Most groups I have ridden just lets the ‘half-wheeler’ disappear up the road alone. It’s a nonsense.


----------



## Venod (6 Sep 2018)

mjr said:


> Overlapping wheels is not the same as half-wheeling/staggering!
> 
> A double paceline is like two chaingangs next to each other rotating opposite directions with those easing back on the outside... looks a bit like 4 abreast from a car following!



This is a double pace line ie chain gang.


View: https://youtu.be/f1rXCcNG1GM


----------



## mjr (6 Sep 2018)

Afnug said:


> This is a double pace line ie chain gang.
> 
> 
> View: https://youtu.be/f1rXCcNG1GM



Ah, GCN, givers of the wrong answer to so many cycling questions! What they're calling a double paceline is what others call a rotating paceline. Here's something adapted from one of the classic books which gives the correct definitions: http://www.lostrivercycling.org/paceline.html


----------



## Venod (6 Sep 2018)

It's a common thing to refer ato chain gang as a double pace line, but I see what you mean now.

http://cyclinginfo.co.uk/blog/221/training/cycling-in-a-chain-gang/index.html

When riding a double paceline not in chain gang mode, in my experience the front outside rider pulls in front of the inside rider and the next two outside riders pull to the front and become the front riders.the same manoeuvre as a chain gang, but the front riders stay put for a while, this doesn't require as much road as the example from your link.


----------



## MrGrumpy (26 Oct 2018)

--------------------------------

▸ Required work:
**1.** Decide whether each statement agrees with the paceline thread above, answering yes or no and quoting the words of the thread that settle it. (a) mjr says that what GCN calls a double paceline is known to others as a rotating paceline. (b) Venod says that a double paceline ridden outside chain gang mode needs more road than the example from mjr's link. (c) mjr is quoted as saying that overlapping wheels is the same as half-wheeling.
**2.** Reproduce word for word the part of the paceline thread running from "Ah, GCN, givers" down to "from your link.".

▸ Data provided:
--------------------------------

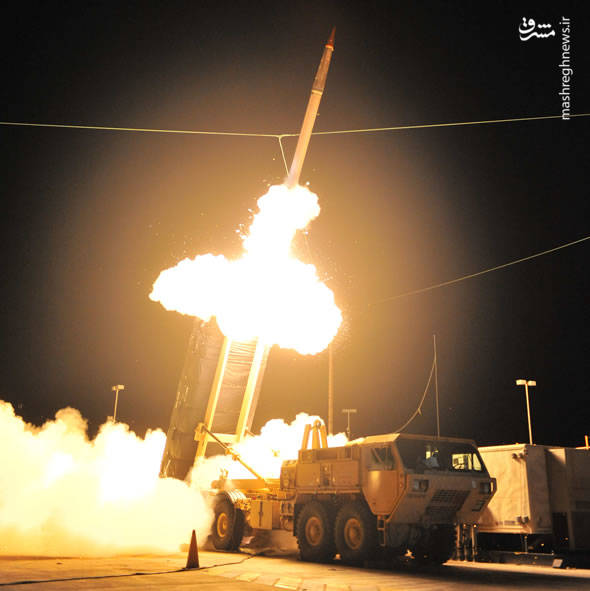 پازل چندلایه آمریکا برای خنثی‌سازی توان موشکی ایران/ ماهواره‌های SBIRS به کمک «تاد» و پاتریوت می‌آیند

--------------------------------

▸ List of answers:
**1.**
(a) Yes: "What they're calling a double paceline is what others call a rotating paceline."
(b) No: "this doesn't require as much road as the example from your link."
(c) No: "Overlapping wheels is not the same as half-wheeling/staggering!"

**2.**
Ah, GCN, givers of the wrong answer to so many cycling questions! What they're calling a double paceline is what others call a rotating paceline. Here's something adapted from one of the classic books which gives the correct definitions: http://www.lostrivercycling.org/paceline.html


----------



## Venod (6 Sep 2018)

It's a common thing to refer ato chain gang as a double pace line, but I see what you mean now.

http://cyclinginfo.co.uk/blog/221/training/cycling-in-a-chain-gang/index.html

When riding a double paceline not in chain gang mode, in my experience the front outside rider pulls in front of the inside rider and the next two outside riders pull to the front and become the front riders.the same manoeuvre as a chain gang, but the front riders stay put for a while, this doesn't require as much road as the example from your link.